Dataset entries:
## START

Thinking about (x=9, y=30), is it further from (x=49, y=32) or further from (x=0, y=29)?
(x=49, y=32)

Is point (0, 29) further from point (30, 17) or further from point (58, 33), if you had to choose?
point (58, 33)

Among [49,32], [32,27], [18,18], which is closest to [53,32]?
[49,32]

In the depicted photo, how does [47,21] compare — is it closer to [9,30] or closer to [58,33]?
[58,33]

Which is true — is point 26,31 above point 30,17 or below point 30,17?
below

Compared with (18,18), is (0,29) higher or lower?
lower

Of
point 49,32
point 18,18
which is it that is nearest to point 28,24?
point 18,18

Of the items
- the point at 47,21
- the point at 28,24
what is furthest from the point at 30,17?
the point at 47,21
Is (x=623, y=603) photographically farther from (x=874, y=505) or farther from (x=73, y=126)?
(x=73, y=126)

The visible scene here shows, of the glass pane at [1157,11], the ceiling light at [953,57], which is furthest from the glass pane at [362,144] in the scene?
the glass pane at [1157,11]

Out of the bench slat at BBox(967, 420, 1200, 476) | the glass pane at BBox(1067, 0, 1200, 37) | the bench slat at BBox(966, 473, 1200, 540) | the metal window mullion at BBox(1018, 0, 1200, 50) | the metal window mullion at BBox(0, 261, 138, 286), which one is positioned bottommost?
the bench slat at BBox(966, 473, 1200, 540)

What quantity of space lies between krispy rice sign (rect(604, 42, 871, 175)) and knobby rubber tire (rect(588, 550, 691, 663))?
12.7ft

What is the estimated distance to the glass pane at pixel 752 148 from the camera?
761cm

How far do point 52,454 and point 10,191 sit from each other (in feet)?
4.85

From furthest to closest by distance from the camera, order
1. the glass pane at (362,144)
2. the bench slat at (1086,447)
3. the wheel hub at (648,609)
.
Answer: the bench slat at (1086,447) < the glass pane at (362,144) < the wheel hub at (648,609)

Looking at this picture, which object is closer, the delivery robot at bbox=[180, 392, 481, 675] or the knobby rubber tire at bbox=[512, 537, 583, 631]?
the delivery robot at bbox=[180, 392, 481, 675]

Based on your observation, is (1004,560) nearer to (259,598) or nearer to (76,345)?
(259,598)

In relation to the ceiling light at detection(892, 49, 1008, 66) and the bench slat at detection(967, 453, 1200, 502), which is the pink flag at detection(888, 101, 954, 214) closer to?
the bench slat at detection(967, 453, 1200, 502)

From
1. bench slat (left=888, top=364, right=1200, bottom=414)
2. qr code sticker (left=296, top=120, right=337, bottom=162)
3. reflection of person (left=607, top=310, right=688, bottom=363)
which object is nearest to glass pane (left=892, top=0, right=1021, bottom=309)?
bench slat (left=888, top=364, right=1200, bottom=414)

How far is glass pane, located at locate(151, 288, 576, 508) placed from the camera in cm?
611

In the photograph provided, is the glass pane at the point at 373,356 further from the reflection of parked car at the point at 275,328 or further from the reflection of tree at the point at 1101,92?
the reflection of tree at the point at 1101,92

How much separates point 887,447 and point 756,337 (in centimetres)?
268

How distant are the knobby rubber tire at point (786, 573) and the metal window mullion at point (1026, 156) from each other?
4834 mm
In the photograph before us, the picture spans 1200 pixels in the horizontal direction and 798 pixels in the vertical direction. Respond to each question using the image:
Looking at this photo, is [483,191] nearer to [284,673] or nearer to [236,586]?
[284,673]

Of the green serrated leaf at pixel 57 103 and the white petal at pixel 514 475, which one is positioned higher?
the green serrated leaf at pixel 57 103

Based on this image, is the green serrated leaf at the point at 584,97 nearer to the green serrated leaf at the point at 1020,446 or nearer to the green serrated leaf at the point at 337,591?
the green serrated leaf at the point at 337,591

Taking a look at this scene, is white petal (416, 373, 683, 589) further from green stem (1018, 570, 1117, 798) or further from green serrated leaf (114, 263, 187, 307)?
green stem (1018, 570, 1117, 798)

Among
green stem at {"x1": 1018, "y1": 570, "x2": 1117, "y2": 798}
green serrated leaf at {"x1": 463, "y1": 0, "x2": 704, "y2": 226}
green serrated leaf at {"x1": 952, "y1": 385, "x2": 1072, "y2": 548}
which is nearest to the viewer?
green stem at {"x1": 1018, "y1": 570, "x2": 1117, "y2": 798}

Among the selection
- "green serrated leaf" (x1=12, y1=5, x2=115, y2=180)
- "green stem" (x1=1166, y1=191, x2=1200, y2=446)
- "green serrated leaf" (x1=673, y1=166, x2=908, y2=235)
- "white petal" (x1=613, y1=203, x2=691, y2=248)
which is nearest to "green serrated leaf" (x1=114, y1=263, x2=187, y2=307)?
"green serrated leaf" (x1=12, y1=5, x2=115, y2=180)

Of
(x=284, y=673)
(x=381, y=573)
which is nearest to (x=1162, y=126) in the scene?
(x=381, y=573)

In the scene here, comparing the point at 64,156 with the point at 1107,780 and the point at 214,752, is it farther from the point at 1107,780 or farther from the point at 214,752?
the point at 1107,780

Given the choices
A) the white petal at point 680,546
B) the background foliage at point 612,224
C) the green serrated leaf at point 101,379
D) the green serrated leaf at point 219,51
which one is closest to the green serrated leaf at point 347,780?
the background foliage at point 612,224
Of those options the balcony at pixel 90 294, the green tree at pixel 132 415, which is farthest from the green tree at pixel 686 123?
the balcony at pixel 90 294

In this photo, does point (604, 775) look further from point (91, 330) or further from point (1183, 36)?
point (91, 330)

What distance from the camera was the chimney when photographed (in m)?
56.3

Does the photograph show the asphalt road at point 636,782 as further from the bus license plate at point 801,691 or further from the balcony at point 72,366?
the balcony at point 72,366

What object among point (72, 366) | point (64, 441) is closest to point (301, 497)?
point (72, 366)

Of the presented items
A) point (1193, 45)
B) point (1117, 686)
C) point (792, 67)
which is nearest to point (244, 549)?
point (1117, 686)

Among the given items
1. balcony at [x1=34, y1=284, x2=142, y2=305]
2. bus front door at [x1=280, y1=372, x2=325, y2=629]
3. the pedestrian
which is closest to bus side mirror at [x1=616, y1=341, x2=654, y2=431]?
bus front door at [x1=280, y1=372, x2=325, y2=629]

## END

What to produce: Lay out the entries above as a JSON list of strings, one string for each line, leaving out the blank lines.

Problem solution:
[
  "Thinking about (x=9, y=30), is it further from (x=49, y=32) or further from (x=0, y=29)?",
  "(x=49, y=32)",
  "Is point (0, 29) further from point (30, 17) or further from point (58, 33), if you had to choose?",
  "point (58, 33)",
  "Among [49,32], [32,27], [18,18], which is closest to [53,32]?",
  "[49,32]",
  "In the depicted photo, how does [47,21] compare — is it closer to [9,30] or closer to [58,33]?",
  "[58,33]",
  "Which is true — is point 26,31 above point 30,17 or below point 30,17?",
  "below",
  "Compared with (18,18), is (0,29) higher or lower?",
  "lower",
  "Of",
  "point 49,32",
  "point 18,18",
  "which is it that is nearest to point 28,24?",
  "point 18,18",
  "Of the items",
  "- the point at 47,21",
  "- the point at 28,24",
  "what is furthest from the point at 30,17?",
  "the point at 47,21",
  "Is (x=623, y=603) photographically farther from (x=874, y=505) or farther from (x=73, y=126)?",
  "(x=73, y=126)",
  "The visible scene here shows, of the glass pane at [1157,11], the ceiling light at [953,57], which is furthest from the glass pane at [362,144] in the scene?",
  "the glass pane at [1157,11]",
  "Out of the bench slat at BBox(967, 420, 1200, 476) | the glass pane at BBox(1067, 0, 1200, 37) | the bench slat at BBox(966, 473, 1200, 540) | the metal window mullion at BBox(1018, 0, 1200, 50) | the metal window mullion at BBox(0, 261, 138, 286), which one is positioned bottommost?",
  "the bench slat at BBox(966, 473, 1200, 540)",
  "What quantity of space lies between krispy rice sign (rect(604, 42, 871, 175)) and knobby rubber tire (rect(588, 550, 691, 663))?",
  "12.7ft",
  "What is the estimated distance to the glass pane at pixel 752 148 from the camera?",
  "761cm",
  "How far do point 52,454 and point 10,191 sit from each other (in feet)?",
  "4.85",
  "From furthest to closest by distance from the camera, order",
  "1. the glass pane at (362,144)",
  "2. the bench slat at (1086,447)",
  "3. the wheel hub at (648,609)",
  ".",
  "Answer: the bench slat at (1086,447) < the glass pane at (362,144) < the wheel hub at (648,609)",
  "Looking at this picture, which object is closer, the delivery robot at bbox=[180, 392, 481, 675] or the knobby rubber tire at bbox=[512, 537, 583, 631]?",
  "the delivery robot at bbox=[180, 392, 481, 675]",
  "Based on your observation, is (1004,560) nearer to (259,598) or nearer to (76,345)?",
  "(259,598)",
  "In relation to the ceiling light at detection(892, 49, 1008, 66) and the bench slat at detection(967, 453, 1200, 502), which is the pink flag at detection(888, 101, 954, 214) closer to?",
  "the bench slat at detection(967, 453, 1200, 502)",
  "From",
  "1. bench slat (left=888, top=364, right=1200, bottom=414)",
  "2. qr code sticker (left=296, top=120, right=337, bottom=162)",
  "3. reflection of person (left=607, top=310, right=688, bottom=363)",
  "which object is nearest to glass pane (left=892, top=0, right=1021, bottom=309)?",
  "bench slat (left=888, top=364, right=1200, bottom=414)",
  "How far is glass pane, located at locate(151, 288, 576, 508) placed from the camera in cm?",
  "611",
  "In the photograph provided, is the glass pane at the point at 373,356 further from the reflection of parked car at the point at 275,328 or further from the reflection of tree at the point at 1101,92?",
  "the reflection of tree at the point at 1101,92",
  "How much separates point 887,447 and point 756,337 (in centimetres)?",
  "268",
  "How distant are the knobby rubber tire at point (786, 573) and the metal window mullion at point (1026, 156) from each other?",
  "4834 mm",
  "In the photograph before us, the picture spans 1200 pixels in the horizontal direction and 798 pixels in the vertical direction. Respond to each question using the image:",
  "Looking at this photo, is [483,191] nearer to [284,673] or nearer to [236,586]?",
  "[284,673]",
  "Of the green serrated leaf at pixel 57 103 and the white petal at pixel 514 475, which one is positioned higher?",
  "the green serrated leaf at pixel 57 103",
  "Based on this image, is the green serrated leaf at the point at 584,97 nearer to the green serrated leaf at the point at 1020,446 or nearer to the green serrated leaf at the point at 337,591?",
  "the green serrated leaf at the point at 337,591",
  "Taking a look at this scene, is white petal (416, 373, 683, 589) further from green stem (1018, 570, 1117, 798) or further from green serrated leaf (114, 263, 187, 307)?",
  "green stem (1018, 570, 1117, 798)",
  "Among",
  "green stem at {\"x1\": 1018, \"y1\": 570, \"x2\": 1117, \"y2\": 798}",
  "green serrated leaf at {\"x1\": 463, \"y1\": 0, \"x2\": 704, \"y2\": 226}",
  "green serrated leaf at {\"x1\": 952, \"y1\": 385, \"x2\": 1072, \"y2\": 548}",
  "which is nearest to the viewer?",
  "green stem at {\"x1\": 1018, \"y1\": 570, \"x2\": 1117, \"y2\": 798}",
  "Among the selection",
  "- \"green serrated leaf\" (x1=12, y1=5, x2=115, y2=180)",
  "- \"green stem\" (x1=1166, y1=191, x2=1200, y2=446)",
  "- \"green serrated leaf\" (x1=673, y1=166, x2=908, y2=235)",
  "- \"white petal\" (x1=613, y1=203, x2=691, y2=248)",
  "which is nearest to \"green serrated leaf\" (x1=114, y1=263, x2=187, y2=307)?",
  "\"green serrated leaf\" (x1=12, y1=5, x2=115, y2=180)",
  "Of",
  "(x=284, y=673)",
  "(x=381, y=573)",
  "which is nearest to (x=1162, y=126) in the scene?",
  "(x=381, y=573)",
  "In the scene here, comparing the point at 64,156 with the point at 1107,780 and the point at 214,752, is it farther from the point at 1107,780 or farther from the point at 214,752?",
  "the point at 1107,780",
  "Given the choices",
  "A) the white petal at point 680,546",
  "B) the background foliage at point 612,224",
  "C) the green serrated leaf at point 101,379",
  "D) the green serrated leaf at point 219,51",
  "which one is closest to the green serrated leaf at point 347,780?",
  "the background foliage at point 612,224",
  "Of those options the balcony at pixel 90 294, the green tree at pixel 132 415, which is farthest from the green tree at pixel 686 123?",
  "the balcony at pixel 90 294",
  "In this photo, does point (604, 775) look further from point (91, 330) or further from point (1183, 36)?",
  "point (91, 330)",
  "What distance from the camera was the chimney when photographed (in m)?",
  "56.3",
  "Does the photograph show the asphalt road at point 636,782 as further from the bus license plate at point 801,691 or further from the balcony at point 72,366?",
  "the balcony at point 72,366",
  "What object among point (72, 366) | point (64, 441) is closest to point (301, 497)?",
  "point (72, 366)",
  "Of the presented items",
  "A) point (1193, 45)",
  "B) point (1117, 686)",
  "C) point (792, 67)",
  "which is nearest to point (244, 549)?",
  "point (1117, 686)",
  "Among the given items",
  "1. balcony at [x1=34, y1=284, x2=142, y2=305]",
  "2. bus front door at [x1=280, y1=372, x2=325, y2=629]",
  "3. the pedestrian",
  "which is closest to bus side mirror at [x1=616, y1=341, x2=654, y2=431]?",
  "bus front door at [x1=280, y1=372, x2=325, y2=629]"
]